If you're talking about using your existing contacts and your business being you, as opposed to aiming to build up a team, then I would characterise that as a contracting business, not a consultancy. This can work really well and be quite lucrative. You build up a group of regular clients and circle around them - maybe three months of a year at each of them. You can also expand your skillset beyond TM1 more easily as you're selling your brain rather than your product set so if the client wants to implement his new product you can say "yep, I can do that" without it affecting your consulting brand. If it suits you, you can also dip back into permanent work to develop another skill set, then bounce back to contracting.
I remember my first boss, who built up his own consultancy business, telling me that it took him 10 years to build the consultancy up to make as much profit as he made when it was just him on his own.
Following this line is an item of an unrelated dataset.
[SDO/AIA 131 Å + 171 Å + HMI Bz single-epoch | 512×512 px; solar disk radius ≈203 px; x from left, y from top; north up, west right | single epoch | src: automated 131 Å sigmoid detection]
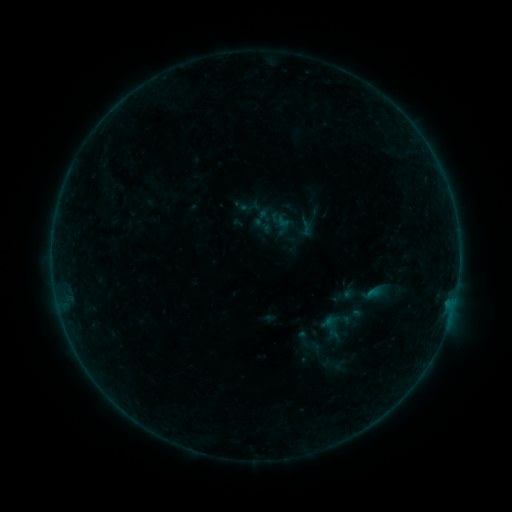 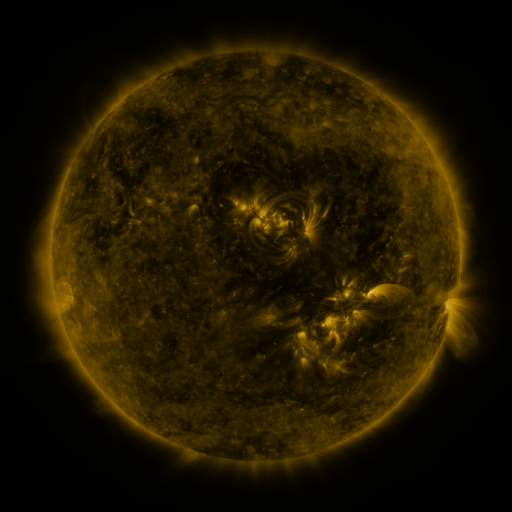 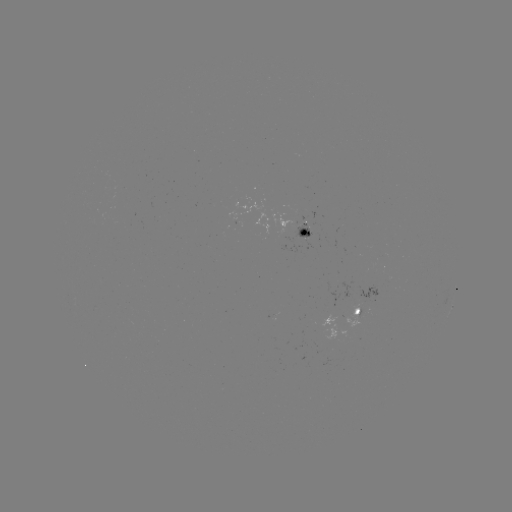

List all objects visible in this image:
sigmoid: (264, 225)
sigmoid: (305, 341)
He also said that it was very hard work that came at a cost to his family. He did it because he wanted to have a business at the end of it to sell.
In my personal experience serial contracting is easier to get into, easier to adapt within, less risk to start with and less impact on your family (if that's an issue for you). Consultancy looks good because you see big businesses turning over big dollars, but you don't see the level of overhead necessary to run that business unless you look for it.
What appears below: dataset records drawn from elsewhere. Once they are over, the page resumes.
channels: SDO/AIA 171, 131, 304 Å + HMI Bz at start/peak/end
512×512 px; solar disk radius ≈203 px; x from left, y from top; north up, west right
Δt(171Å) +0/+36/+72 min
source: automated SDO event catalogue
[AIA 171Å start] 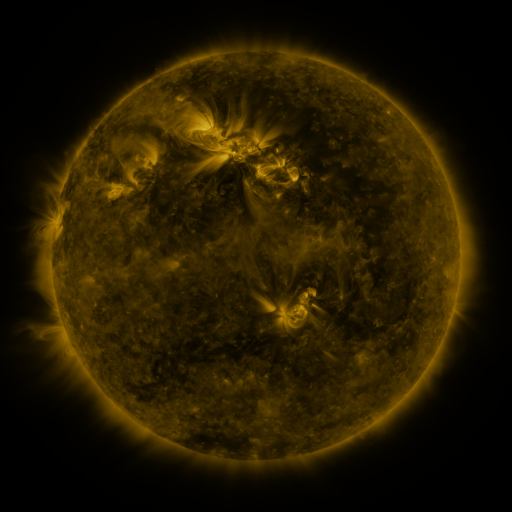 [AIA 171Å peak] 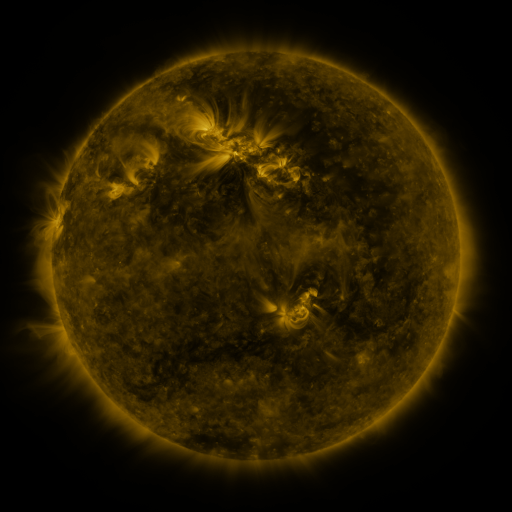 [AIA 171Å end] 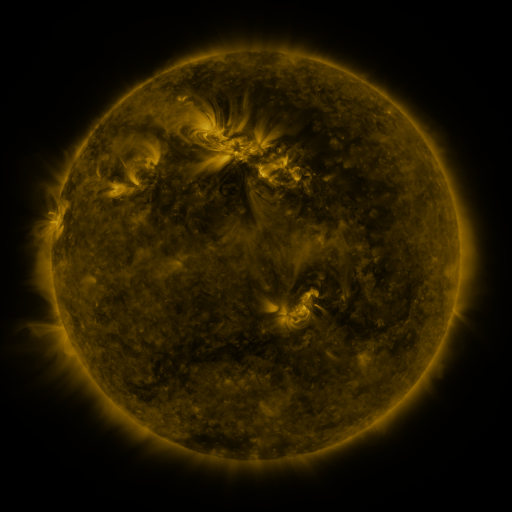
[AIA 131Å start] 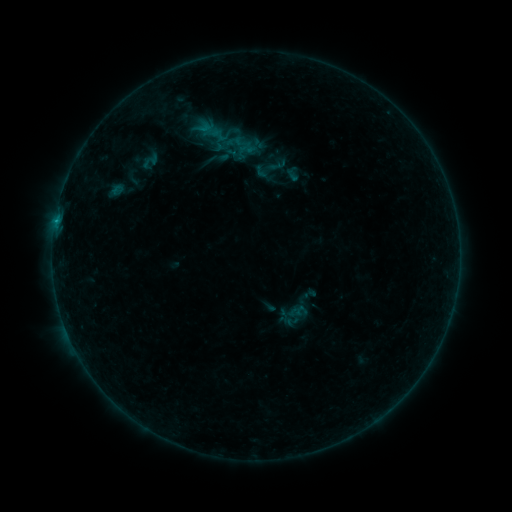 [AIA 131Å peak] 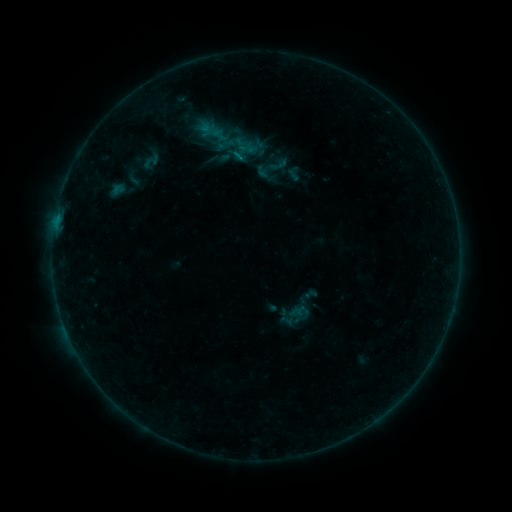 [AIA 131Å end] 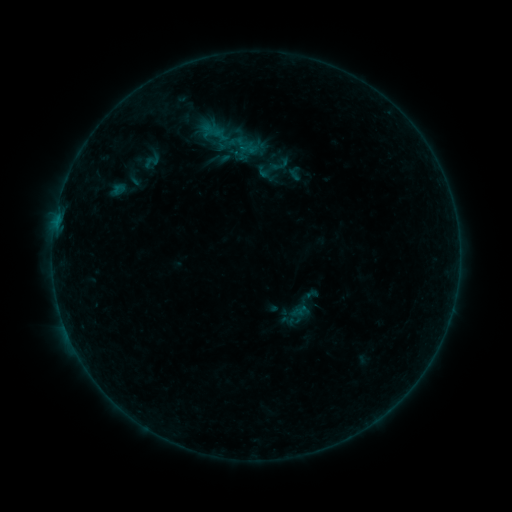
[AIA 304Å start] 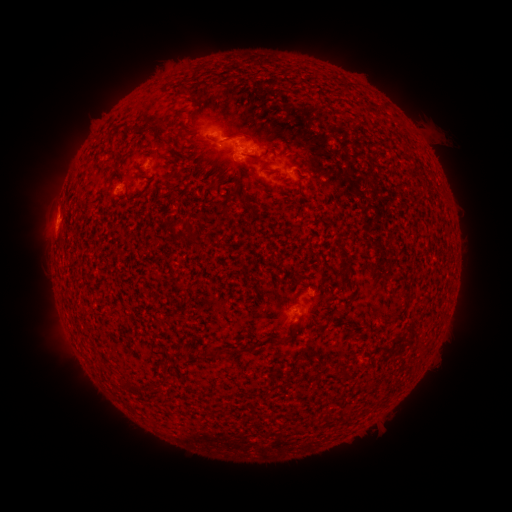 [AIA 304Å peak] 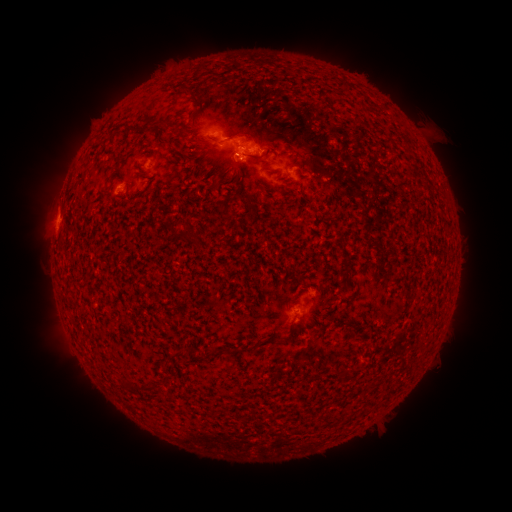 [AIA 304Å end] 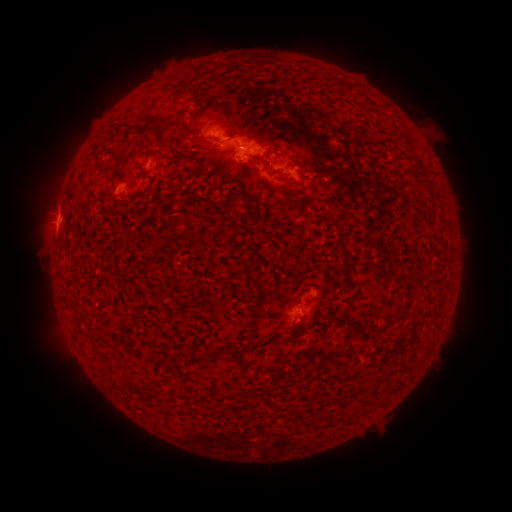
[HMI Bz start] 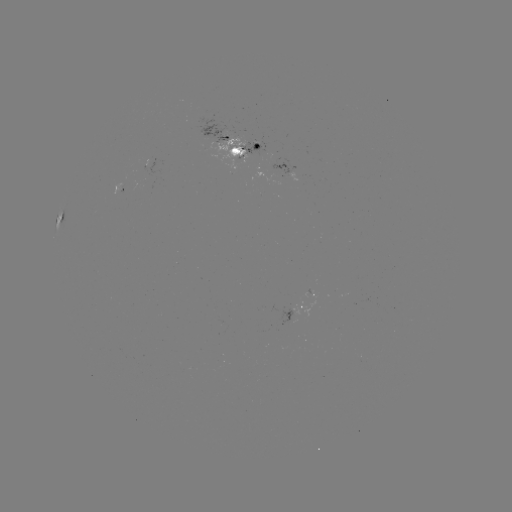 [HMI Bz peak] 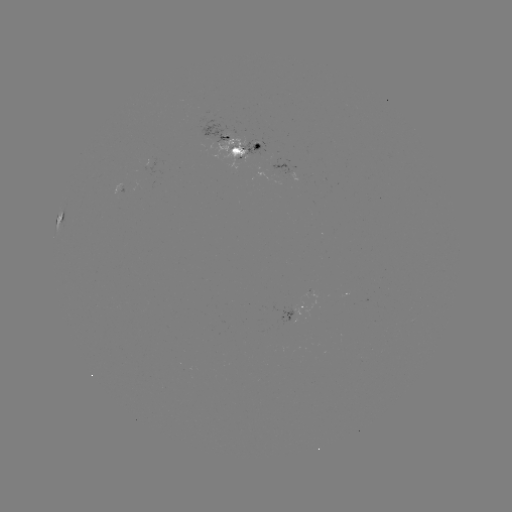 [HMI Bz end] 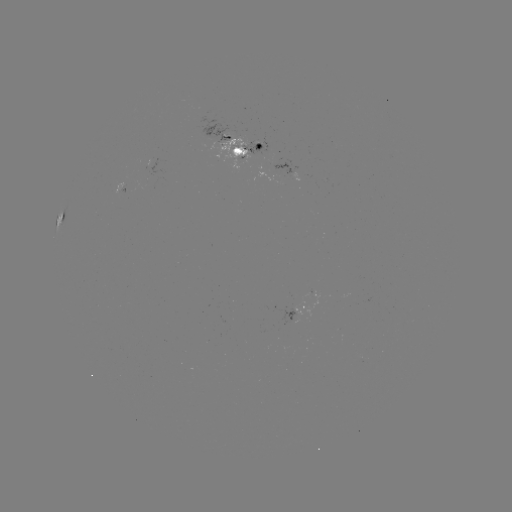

For your very first step into contracting there are a few typical options. I'm not sure what country you're from. My experience is the UK and New Zealand and there may be cultural differences
- Reducing your time with current employer but increasing rate. This should still be a saving to them, otherwise why would they go for it. Then you can try to ramp another contract. This is surprisingly hard to do. Companies get used to having their staff around five days a week, especially at ramp up. But if you have a few contacts then you might be able to manage it.
- Find a 3-6 month job at Company A. Do an awesome job. Find another 3-6 month job at Company B. Do an awesome job. Find company C or go back to company A. This might take some time to build up, but will give you stable client base.
This has all been a bit of a stream of consciousness, I hope it makes sense and is useful. Good luck.
Re: TM1 Consultant - transition from permanent job to enterpreneur
Posted: Tue Mar 28, 2017 2:09 pm
To echo what Martin has told you, contracting to do TM1 work is probably the route you'll want to take. It will allow you to be somewhat "independent" if that is your aim. From there, you can gain contacts that might enable you to become your own consultancy in the future. The whole issue is finding work. Without contacts it's going to be nearly impossible to do on your own. I operated as my own business for a few years but it was at a time when I was able to find work with a large company I had a previous relationship with. Once that project ran it's course I was back in the mode of trying to find work and I eventually decided to become an employee with an established firm that had full time salespeople doing all that work getting business. Would I prefer to be out on my own? You bet. However, it's extremely hard to find the kind of lucrative work I would want when you are competing with firms that can dedicate people to filling out RFP's and calling on people. Good luck in whatever you decide to do.